Je n'ai pas d'avis à donner sur cette activité ni sur son efficacité. J'en constate l'existence, je la crois désintéressée : empêcher les gens de s'entretuer n'est pas un bon moyen de faire fortune, n'importe quel marchand de canons vous le confirmera. J'en constate aussi l'unicité. Je me rappelle que, lorsque ce candidat parfaitement inconnu jusqu'alors, Jimmy Who ?

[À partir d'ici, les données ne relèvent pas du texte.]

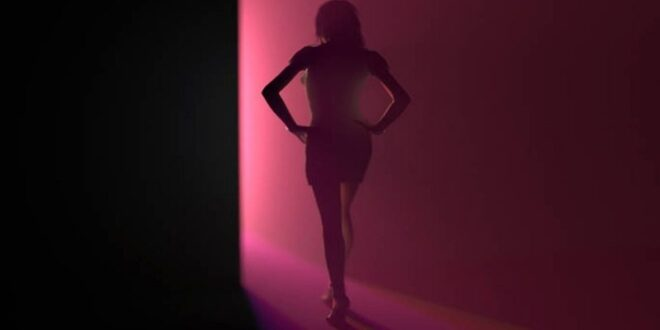 Δείτε το αποκαλuπτικό βίντεο του bbc για την ποpνεία στη Σιέρα Λεόνε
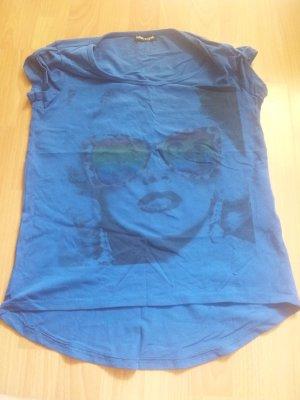 Shirt dunkelblau Gesicht Frau Gr. M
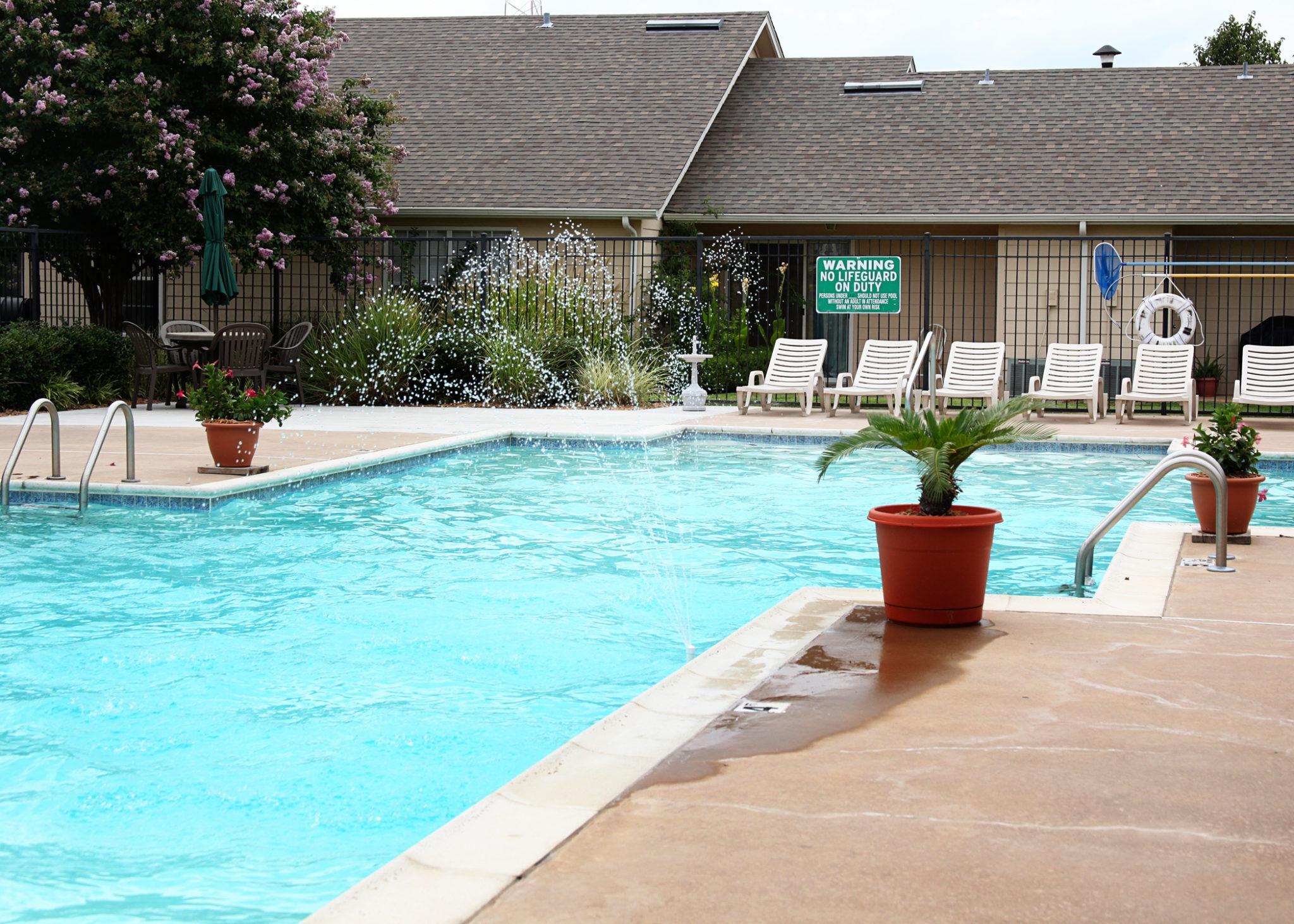 Ridgeview Townhomes, Paris, TX, Pool1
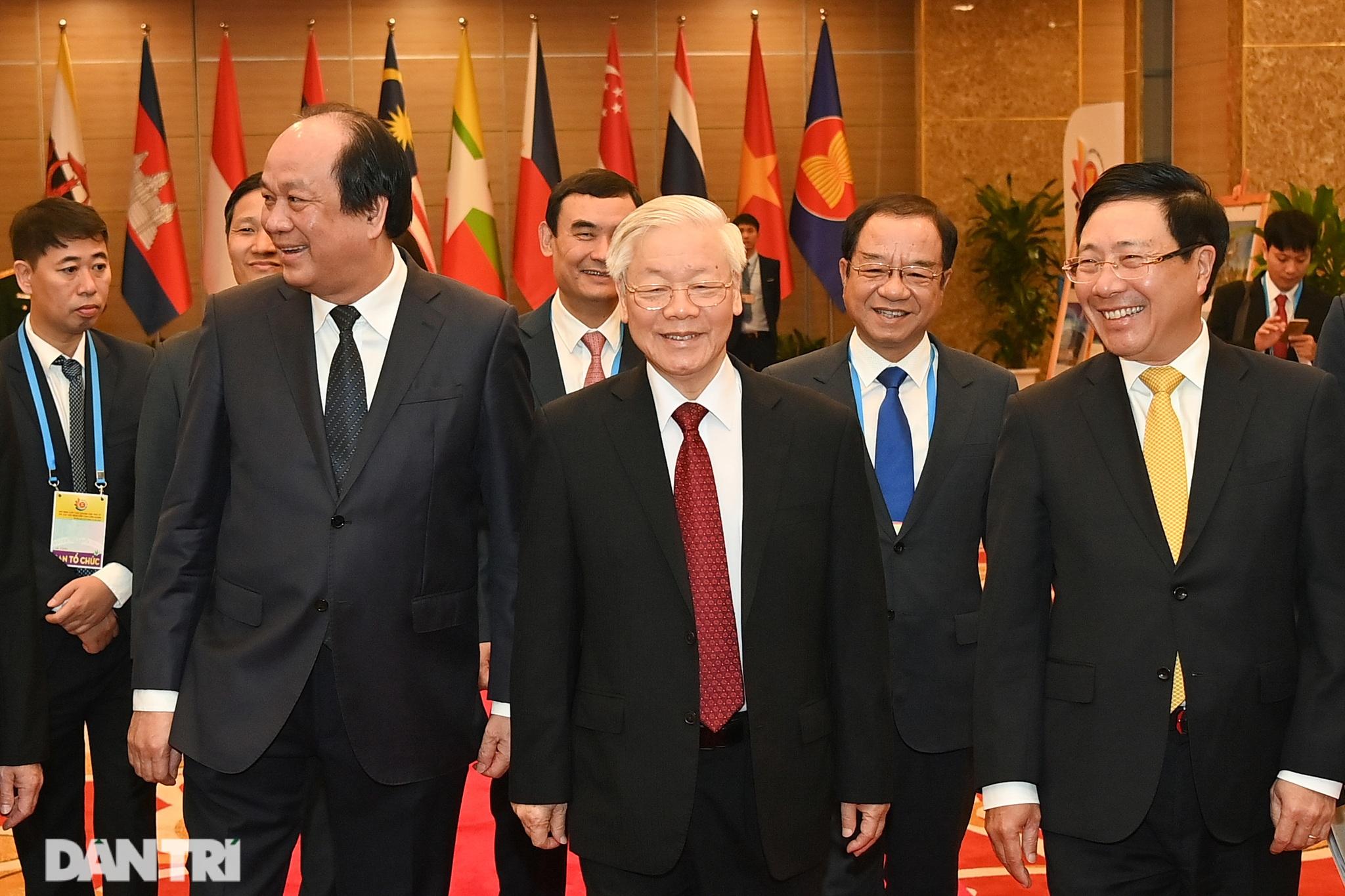Lãnh đạo Đảng, Nhà nước dự khai mạc Hội nghị cấp cao ASEAN - 2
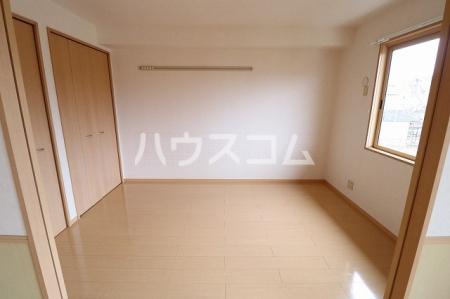 エーデルハイム 201号室のリビング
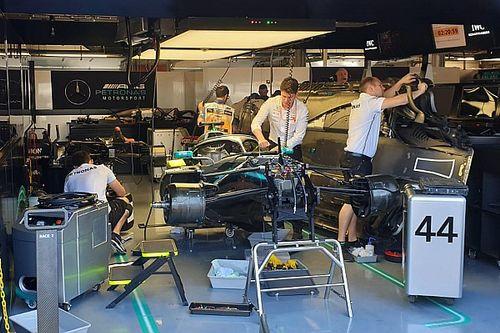 Mercedes ontdekt hydraulisch lek op wagen Hamilton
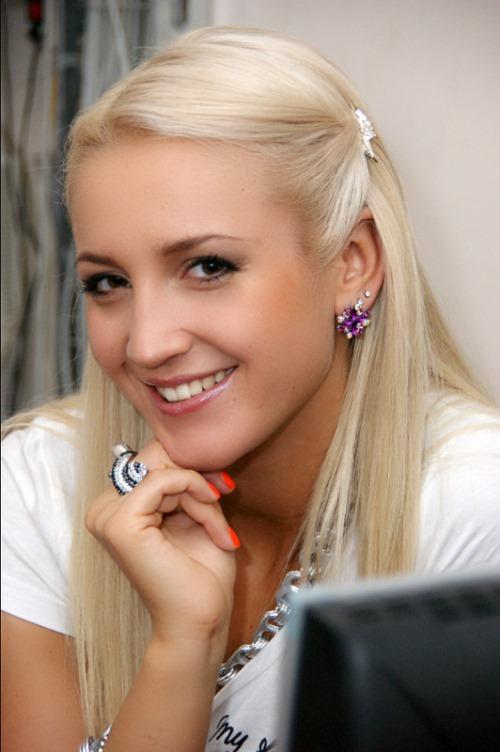 """Olga Buzova (Tarasova) TV host of the longest reality show """"Dom2"""""""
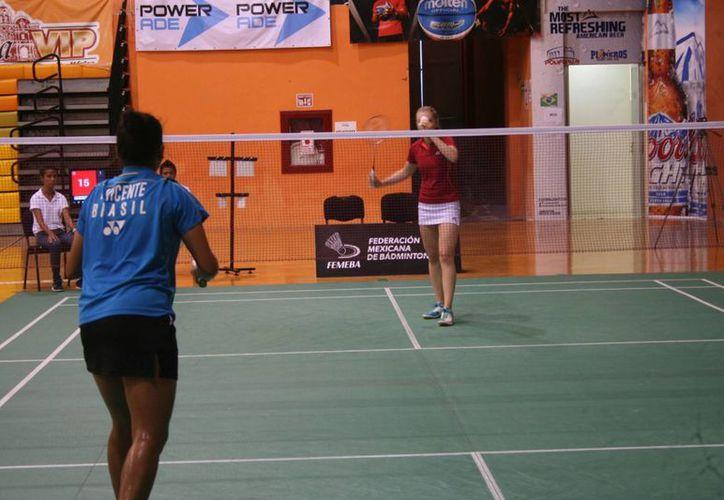 La competencia municipal se realizó en el gimnasio Kuchil Baxal. (Raúl Caballero/SIPSE)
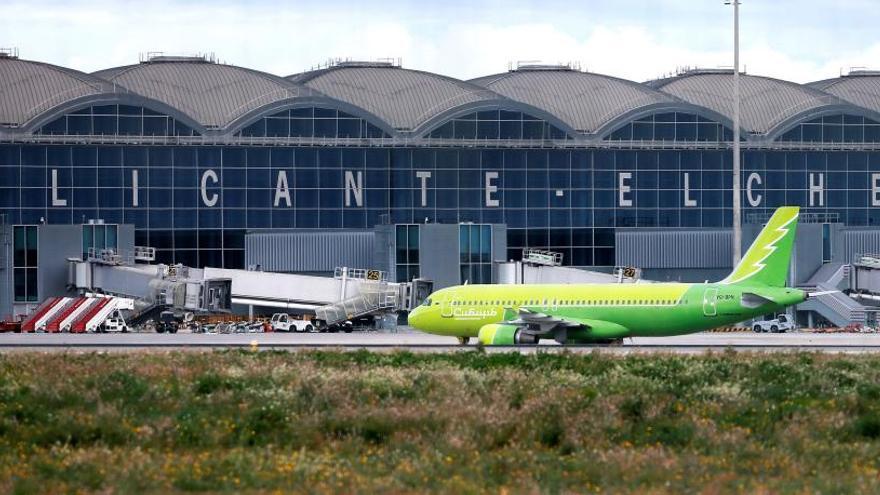 El aeropuerto de Alicante-Elche cierra por el temporal
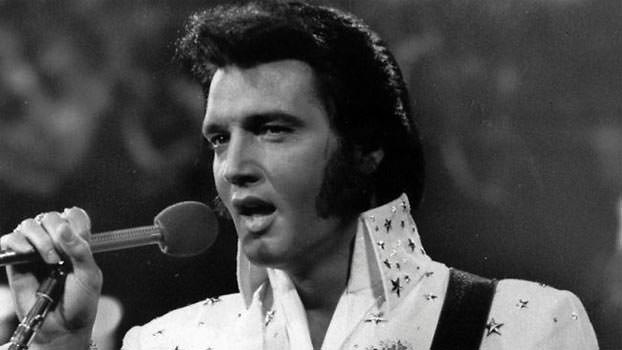 Elvis Presley King of Fashion - Wearing a high collar shirt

Carter, commença d'intéresser l'opinion mondiale, les journalistes furent frappés de l'entendre souvent répondre I don't know
aux questions à propos de tout et rien.
Donc n'hésitez pas à répondre Je ne sais pas
(et, si la question était malveillante, à compléter in petto et je t'emmerde
), vous aurez peut-être le Prix Nobel.
Je ne sais pas
est le germe de toute connaissance, savoir le dire est le préalable de tout apprentissage. Savoir où l'on est, d'où l'on vient, et même savoir qu'on ne le sait pas clairement, pour savoir où l'on peut et veut aller. La liberté n'est pas l'absence de contraintes mais commence par la prise de conscience de ces contraintes. Les choix de raison sont de s'en accommoder ou de tenter de les repousser, pas de les nier. Henri Laborit rappelle que l'homme a rêvé d'Icare depuis toujours mais qu'on n'est pas allé sur la Lune sans passer d'abord par Newton et les lois de la gravitation.
Je ne sais pas
signale un esprit libre. Mais je vais me renseigner
marque un esprit fécond. Merci de me l'avoir appris
, un esprit honnête.
Il n'y a que les ignares pour tout savoir, que les imbéciles pour tout comprendre. Soyons juste : l'espèce humaine leur doit sans doute sa survie parce que Les cons ça ose tout, c'est même à ça qu'on les reconnaît
.
N'empêche : scio nescio est une bonne maxime, hic sunt leones une tentation bien trop commune.